The Damboree Team took the idea to have a display stand at Reunion this year, so we invested in some bits and pieces to make us have a visual impact. We bought feather flags, table cloths, we had a CaptureTheFlag type event running alongside our presence, as well as the obligatory hoodies and polo shirts (Thanks Ang!) to make sure we were easy to spot and talk to.

Over the course of the two days the team spoke to a LOT of people about Damboree, what we are about, why we exist, and what we can do to support them within the Nights Away Scheme framework.

I’ll be honest, the Saturday was exhausting, I often attend these sort of “trade” shows, and I am always mentally knackered at the end of the day, talking to people hearing their stories, processing their feedback.

Reunion was no exception. We heard from many supporters of Damboree who were grateful we had taken the initiative and helped them over the line to get their Nights Away Permit or provide them with information to challenge perceptions and local rules.

This moral support from our peers in Scouting helps fuel us for the next Damboree cycle and is gratefully received. People making the effort to come and see us, and tell us those nice things, validates our reason to exist, and we’re very grateful as a team.

I had intended to go to the Scout Association Annual General Meeting, but I was enjoying myself too much on our little stand, that I decided not to go, but don’t regret it. The Damboree Team is really quite awesome.

Group Damboree, Scouts

The launch of the Damboree Scouts programme was welcomed and had brought into mind the idea of Group Damborees now that all the 6-14 sections had Damboree badge criteria. It was not something that had occurred to me personally, but it is a logical thing to do to help section leaders get their Nights Away Permits, and get young people under canvas.

We’re looking forwards to seeing Group Damboree photos shared with us over the 2020 cycle.


At Reunion in 2018, we took the view that a Damboree programme for Explorers was out of scope, and that the focus should peak at Scouts camping under Event Passports. However talking to a number of Explorer leaders at Reunion, it became clear that there is a broad range of capabilities in Explorers, and passporting is not common in Explorers either. So we’re going to look at this for 2021, but this may be addressing the wrong problem and that Explorers gets resolved over time by getting Beavers camping more often, and using that ripple effect upwards through the sections, but that’s not going to be a quick fix.

The Halo Effect

When I sit down and look at the wider impacts of Damboree, and the increase in the numbers of campers that results in, it means that if an average camp is 18 beavers, and an average campsite charges £4, each night’s camping generates ~£72 for a campsite.

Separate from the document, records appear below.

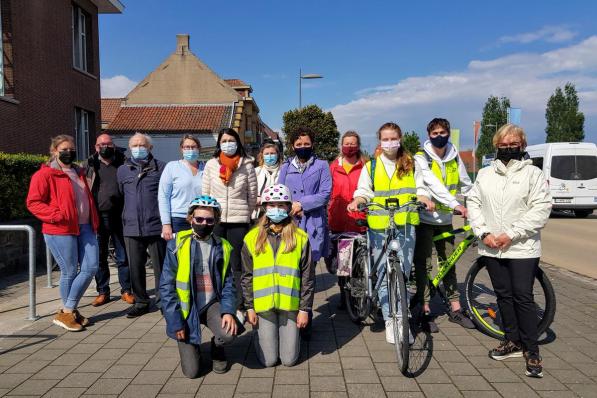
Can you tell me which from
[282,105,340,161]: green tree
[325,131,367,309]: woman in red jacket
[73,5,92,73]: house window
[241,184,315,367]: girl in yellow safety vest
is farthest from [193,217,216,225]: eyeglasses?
[282,105,340,161]: green tree

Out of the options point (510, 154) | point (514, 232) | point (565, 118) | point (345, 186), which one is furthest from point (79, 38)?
point (565, 118)

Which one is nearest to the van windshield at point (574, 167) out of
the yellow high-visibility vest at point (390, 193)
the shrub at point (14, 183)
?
the yellow high-visibility vest at point (390, 193)

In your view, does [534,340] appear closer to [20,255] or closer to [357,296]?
[357,296]

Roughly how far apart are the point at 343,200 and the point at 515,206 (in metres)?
2.14

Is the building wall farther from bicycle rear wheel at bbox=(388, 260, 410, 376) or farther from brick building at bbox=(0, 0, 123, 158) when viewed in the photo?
bicycle rear wheel at bbox=(388, 260, 410, 376)

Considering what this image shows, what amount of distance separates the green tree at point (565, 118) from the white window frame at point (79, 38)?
62714 mm

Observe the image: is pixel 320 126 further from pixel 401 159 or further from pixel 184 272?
pixel 184 272

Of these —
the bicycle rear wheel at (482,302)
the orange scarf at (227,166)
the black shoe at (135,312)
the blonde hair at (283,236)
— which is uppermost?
the orange scarf at (227,166)

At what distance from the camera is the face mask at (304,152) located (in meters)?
5.15

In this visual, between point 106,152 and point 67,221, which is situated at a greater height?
point 106,152

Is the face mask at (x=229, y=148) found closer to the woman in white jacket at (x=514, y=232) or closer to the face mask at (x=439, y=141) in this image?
the face mask at (x=439, y=141)

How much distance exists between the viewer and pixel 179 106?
4116 centimetres

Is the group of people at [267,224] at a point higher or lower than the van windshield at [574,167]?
lower

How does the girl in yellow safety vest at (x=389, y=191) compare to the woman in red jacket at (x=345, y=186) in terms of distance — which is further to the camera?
the woman in red jacket at (x=345, y=186)
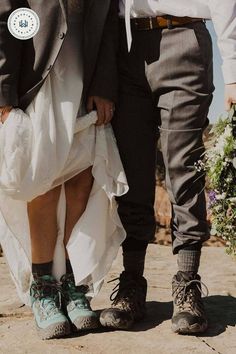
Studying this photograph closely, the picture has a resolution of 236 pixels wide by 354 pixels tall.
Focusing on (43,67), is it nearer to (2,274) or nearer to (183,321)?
(183,321)

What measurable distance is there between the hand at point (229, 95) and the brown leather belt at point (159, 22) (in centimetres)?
43

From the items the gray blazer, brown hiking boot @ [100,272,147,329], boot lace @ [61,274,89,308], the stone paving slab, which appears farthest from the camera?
boot lace @ [61,274,89,308]

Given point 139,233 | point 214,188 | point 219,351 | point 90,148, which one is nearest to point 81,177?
point 90,148

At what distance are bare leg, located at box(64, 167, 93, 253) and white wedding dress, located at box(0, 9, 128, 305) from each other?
3cm

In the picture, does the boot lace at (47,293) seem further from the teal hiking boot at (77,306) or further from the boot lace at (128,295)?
the boot lace at (128,295)

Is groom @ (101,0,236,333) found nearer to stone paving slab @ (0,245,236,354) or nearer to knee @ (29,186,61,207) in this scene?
stone paving slab @ (0,245,236,354)

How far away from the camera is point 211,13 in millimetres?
3266

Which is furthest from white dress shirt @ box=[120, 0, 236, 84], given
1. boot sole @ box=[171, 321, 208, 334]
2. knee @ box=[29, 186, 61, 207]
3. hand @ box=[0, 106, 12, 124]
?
boot sole @ box=[171, 321, 208, 334]

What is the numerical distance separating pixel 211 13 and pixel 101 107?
69cm

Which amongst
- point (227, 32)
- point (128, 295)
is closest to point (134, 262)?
point (128, 295)

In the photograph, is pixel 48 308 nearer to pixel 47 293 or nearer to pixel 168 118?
pixel 47 293

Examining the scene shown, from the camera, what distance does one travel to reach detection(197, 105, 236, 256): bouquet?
9.95 feet

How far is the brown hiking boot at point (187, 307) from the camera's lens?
3404mm

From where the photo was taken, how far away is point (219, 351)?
324 cm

We have had around 4300 beavers camping this year as part of Damboree, based on badge sales, average of 1.5 nights camping is around ~19£26,000 campsite revenue, on top of last years revenues where we had higher levels of participation within Beavers, if adults were charged camping fees too that’s ~£37,500, before you add in Cubs.

So the more Beavers camp, the more revenue campsites get, everyone wins.

So far this year we’ve added 50 permits to the permit count for Damboree, which takes us to ~300 permits as a result of Damboree events. It was great to be told at Reunion that those who have them wear their gold badges with pride.

The Sad Bit

In the UK, ideally Damboree shouldn’t exist, if there were no local rules, and all leaders (Esp Beaver Leaders) were encouraged to develop camp organising skills and experience to get their permits, and DC/ADCs actively supported their Groups and Leaders by removing barriers, whether that’s training, experience, or legacy perceptions about Beavers not camping because it spoils it for Cubs have been challenged and overcome…..

Sadly we still heard all those stories, and more, which was really sad.

The importance of strong foundations to build on…

Scouting is a progressive system, where as you move though the sections you require progressively less supervision, and young people gain confidence, competence and camping experience, those #skillsforlife.

Younger sections are incredibly important foundation to the Explorers & Network members getting top awards, the success of which we seem to internally measure our overall success by. How many young people have attained those #skillsforlife that mean they can call themselves a Queens Scout, for the rest of their lives.

  • A good Beaver Leader is Akela’s worst nightmare,
  • A good Akela, is Skip’s worst nightmare,
  • A good Skip, is a Explorer Leaders dream

By artificially limiting what Beavers, or the any of the younger sections can achieve, in their time within that section, you are creating a skills deficit at the top end of Scouting. Explorer leaders should be driving and supporting the younger sections to achieve more, do more, and explore more.

Damboree exists to support and enable young people camping, we do that through encouraging leaders to get their permits (Through their local District machinery) and we encourage the removal of silly arse barriers.

Our nationally-reaching Active Support Unit Team is here to help, we can come along to County or District events to encourage and support your County or District Nights Away Advisers increase the number of permits in their patch.

If you’re Commissioner type, or in a Nights Away Adviser role, or a Group Scout Leader, be an enabler, be a challenger, be an encourager, but also be an applauder, a cheerleader, be a celebrator of those leaders, helpers, parents and hangers’ on, that get your young people camping, and pushing them onwards with progressively less supervision, to achieve those top awards, and celebrating those successes along the way.